Somewhere right now, a brand consultancy is charging a client €180,000 to name their new fintech. They will conduct stakeholder interviews, competitive audits, linguistic screening in 14 markets, and a workshop called something like “Ideation Sprint: Beyond the Known.” They will deliver 47 name candidates. The client will choose a variation of the name they mentioned in the briefing call in February.
This is not a tragedy. This is the naming industry.
Why Naming Takes So Long (And Why That’s Partly Justified)
Good naming is genuinely hard. A brand name needs to work phonetically in multiple languages, survive trademark clearance, avoid unfortunate translations (the graveyard of automotive naming is full of European cars that mean something unfortunate in Portuguese), and be available as a domain name in a world where every short .com was registered in 2003.
The linguistic and legal work alone is expensive. Trademark clearance across multiple classes in 40 countries costs real money. Domain acquisition, if the obvious one is squatted, costs more. These are legitimate costs.
The rest is theater.
The Theater: Documented
The naming workshop is the centerpiece of the theatrical experience. Fifty people spend two days doing word association exercises and building “semantic territories” on post-it notes. The output — if you squint at it sideways — looks like every other naming workshop output ever created, because naming workshops follow a script as rigid as a mass.
The word territories are always the same: “Clarity,” “Movement,” “Precision,” “Human.” The name candidates that emerge from them sound like they were generated by the same AI model that writes airline safety cards: Vela, Noura, Nexly, Prism, Kova. When you screen them legally and phonetically, half fall away. The client picks the one that sounds most like their competitor’s name, which is fine because their competitor’s name also sounds like everyone else’s name.

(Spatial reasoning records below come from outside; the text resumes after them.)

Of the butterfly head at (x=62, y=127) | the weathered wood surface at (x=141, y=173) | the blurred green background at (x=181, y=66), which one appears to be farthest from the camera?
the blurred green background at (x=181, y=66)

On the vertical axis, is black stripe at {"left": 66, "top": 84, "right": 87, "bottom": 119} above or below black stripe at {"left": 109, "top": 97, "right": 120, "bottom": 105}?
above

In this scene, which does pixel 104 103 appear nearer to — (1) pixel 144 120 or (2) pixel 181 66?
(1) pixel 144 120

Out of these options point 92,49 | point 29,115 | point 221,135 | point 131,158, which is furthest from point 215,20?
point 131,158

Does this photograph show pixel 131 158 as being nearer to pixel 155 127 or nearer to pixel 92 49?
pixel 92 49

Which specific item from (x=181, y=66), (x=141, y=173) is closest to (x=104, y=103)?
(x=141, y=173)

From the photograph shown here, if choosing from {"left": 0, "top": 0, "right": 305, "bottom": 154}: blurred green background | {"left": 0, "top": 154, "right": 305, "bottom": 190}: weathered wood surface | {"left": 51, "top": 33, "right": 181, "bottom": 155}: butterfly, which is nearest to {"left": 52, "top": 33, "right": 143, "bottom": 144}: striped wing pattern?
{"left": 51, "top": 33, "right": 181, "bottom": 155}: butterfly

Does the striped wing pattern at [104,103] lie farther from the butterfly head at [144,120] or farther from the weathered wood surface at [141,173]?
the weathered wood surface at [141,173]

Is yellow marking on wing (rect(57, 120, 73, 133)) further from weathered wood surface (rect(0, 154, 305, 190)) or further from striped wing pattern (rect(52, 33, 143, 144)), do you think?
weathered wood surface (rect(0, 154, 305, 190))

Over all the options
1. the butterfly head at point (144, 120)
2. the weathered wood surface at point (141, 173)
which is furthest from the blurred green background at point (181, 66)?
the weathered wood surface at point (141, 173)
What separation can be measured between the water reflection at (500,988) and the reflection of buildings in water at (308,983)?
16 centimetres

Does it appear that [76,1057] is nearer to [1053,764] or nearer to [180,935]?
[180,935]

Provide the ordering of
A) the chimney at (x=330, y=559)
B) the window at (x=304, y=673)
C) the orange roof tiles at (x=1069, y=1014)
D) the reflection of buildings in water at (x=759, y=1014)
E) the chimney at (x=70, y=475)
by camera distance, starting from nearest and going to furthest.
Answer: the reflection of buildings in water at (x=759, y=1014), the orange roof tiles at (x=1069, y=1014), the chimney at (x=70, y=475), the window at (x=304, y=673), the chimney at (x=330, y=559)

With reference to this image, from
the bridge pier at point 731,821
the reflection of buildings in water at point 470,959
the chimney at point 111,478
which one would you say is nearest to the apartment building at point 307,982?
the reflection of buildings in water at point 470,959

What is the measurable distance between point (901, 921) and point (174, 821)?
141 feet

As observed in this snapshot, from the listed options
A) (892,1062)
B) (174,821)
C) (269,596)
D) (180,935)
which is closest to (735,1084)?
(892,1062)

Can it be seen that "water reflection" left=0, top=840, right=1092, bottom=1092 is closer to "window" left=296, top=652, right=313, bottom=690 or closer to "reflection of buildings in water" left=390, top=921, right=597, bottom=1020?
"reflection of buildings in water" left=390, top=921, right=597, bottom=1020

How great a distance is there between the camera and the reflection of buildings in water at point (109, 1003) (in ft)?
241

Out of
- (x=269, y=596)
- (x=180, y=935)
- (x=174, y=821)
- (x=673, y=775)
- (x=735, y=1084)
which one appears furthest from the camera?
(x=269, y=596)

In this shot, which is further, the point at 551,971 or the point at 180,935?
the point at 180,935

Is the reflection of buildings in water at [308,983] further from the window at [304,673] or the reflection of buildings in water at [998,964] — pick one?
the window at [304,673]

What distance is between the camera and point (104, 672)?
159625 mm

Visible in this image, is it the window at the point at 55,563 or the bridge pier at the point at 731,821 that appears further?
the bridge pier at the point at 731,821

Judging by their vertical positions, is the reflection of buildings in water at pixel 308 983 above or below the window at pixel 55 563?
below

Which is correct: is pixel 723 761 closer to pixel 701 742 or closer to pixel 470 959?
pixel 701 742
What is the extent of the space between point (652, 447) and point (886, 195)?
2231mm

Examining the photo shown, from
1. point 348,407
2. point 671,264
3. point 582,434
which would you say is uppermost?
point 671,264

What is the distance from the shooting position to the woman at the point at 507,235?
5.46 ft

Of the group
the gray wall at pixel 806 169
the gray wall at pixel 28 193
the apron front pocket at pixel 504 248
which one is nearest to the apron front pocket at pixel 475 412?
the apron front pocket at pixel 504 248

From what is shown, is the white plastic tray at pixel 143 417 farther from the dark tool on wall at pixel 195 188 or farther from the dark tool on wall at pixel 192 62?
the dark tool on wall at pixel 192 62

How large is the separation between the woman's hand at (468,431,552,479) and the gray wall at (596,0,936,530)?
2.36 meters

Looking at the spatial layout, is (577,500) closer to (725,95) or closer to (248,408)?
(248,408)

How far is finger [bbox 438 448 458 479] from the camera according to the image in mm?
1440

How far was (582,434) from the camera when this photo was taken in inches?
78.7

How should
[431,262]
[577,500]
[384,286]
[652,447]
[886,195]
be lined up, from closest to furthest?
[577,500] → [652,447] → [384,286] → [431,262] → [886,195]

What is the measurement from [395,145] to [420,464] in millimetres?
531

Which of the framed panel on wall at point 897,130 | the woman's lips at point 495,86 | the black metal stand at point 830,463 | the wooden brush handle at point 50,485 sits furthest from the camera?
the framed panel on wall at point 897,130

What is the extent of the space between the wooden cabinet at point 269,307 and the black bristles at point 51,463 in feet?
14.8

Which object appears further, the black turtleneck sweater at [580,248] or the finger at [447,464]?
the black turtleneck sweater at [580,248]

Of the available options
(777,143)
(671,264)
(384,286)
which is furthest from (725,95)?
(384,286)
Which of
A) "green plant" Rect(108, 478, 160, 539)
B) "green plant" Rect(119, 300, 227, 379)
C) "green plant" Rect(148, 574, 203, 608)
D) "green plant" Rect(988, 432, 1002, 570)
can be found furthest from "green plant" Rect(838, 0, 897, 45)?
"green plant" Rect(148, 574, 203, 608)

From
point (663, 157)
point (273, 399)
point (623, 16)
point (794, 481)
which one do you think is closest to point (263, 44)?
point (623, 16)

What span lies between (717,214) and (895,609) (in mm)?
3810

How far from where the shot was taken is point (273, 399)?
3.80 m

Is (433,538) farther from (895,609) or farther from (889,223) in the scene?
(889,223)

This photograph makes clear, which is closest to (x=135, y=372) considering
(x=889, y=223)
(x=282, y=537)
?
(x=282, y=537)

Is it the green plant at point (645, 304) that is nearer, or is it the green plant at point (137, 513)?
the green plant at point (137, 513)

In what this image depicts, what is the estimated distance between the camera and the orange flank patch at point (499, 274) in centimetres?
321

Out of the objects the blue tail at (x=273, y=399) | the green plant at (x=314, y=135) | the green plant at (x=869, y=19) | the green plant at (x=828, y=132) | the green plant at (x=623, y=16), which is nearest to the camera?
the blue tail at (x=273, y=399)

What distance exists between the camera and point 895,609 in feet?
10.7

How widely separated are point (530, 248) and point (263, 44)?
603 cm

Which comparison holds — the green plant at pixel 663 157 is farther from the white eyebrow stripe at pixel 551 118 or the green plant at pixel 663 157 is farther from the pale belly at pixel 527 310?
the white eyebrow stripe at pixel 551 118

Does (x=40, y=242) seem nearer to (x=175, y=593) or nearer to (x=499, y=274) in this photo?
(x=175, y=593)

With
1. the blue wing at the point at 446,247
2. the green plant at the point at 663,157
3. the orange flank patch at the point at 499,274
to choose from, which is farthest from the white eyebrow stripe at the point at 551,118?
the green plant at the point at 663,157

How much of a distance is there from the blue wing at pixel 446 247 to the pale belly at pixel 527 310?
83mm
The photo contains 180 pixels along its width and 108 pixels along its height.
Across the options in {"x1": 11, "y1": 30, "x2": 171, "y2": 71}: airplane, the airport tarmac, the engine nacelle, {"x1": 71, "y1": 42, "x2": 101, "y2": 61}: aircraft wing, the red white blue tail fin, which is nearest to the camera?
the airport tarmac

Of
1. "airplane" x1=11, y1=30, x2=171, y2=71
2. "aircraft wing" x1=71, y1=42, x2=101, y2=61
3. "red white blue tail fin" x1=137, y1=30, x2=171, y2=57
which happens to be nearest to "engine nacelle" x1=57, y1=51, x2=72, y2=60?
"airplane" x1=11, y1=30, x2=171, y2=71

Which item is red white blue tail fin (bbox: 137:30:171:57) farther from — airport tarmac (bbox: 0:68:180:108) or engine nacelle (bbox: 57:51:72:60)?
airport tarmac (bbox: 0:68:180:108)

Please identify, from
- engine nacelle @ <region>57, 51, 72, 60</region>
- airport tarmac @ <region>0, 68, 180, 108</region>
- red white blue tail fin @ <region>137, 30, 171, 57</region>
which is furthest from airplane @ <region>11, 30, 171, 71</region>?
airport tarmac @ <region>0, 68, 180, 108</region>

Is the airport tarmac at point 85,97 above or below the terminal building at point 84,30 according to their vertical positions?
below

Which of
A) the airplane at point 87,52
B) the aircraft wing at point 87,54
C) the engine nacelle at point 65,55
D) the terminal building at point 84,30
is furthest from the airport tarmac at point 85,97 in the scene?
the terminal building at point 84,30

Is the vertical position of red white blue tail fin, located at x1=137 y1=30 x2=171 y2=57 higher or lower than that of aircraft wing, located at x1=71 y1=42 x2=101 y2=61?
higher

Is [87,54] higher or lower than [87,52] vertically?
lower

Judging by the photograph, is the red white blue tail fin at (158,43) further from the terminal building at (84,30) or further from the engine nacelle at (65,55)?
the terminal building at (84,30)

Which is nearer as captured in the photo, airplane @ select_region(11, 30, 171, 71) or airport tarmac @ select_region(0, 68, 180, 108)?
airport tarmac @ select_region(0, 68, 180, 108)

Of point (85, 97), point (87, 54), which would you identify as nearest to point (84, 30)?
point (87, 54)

Why Clients Pay For It Anyway
The rational explanation is risk management. If a €5M rebrand goes wrong because the name is bad, the CMO can point to the process as evidence of due diligence. “We hired the best people. We ran the full process.” The name becomes defensible precisely because it was expensive.
The deeper explanation is that naming feels personal in a way that other brand decisions don’t. The name is the first thing you say out loud. It’s what your parents will struggle to remember. It needs to feel right, and “feeling right” is hard to achieve without an elaborate ritual that makes the choice feel earned.
Our Spreadsheet Sloth was nearly called something else entirely. We ran zero workshops. We also aren’t charging €180,000 for the privilege of knowing that.
What Actually Works
Start with constraints, not creativity. What can’t it be? (Trademarked, taken, unpronounceable, offensive, too similar to a competitor.) Everything that survives those filters is a candidate. Make a short list. Say them out loud in different accents. Sleep on them. Pick the one that you won’t be embarrassed to say at a dinner party in three years.
The name that works is usually already in the room on day one. The process is just an expensive way to get comfortable with it.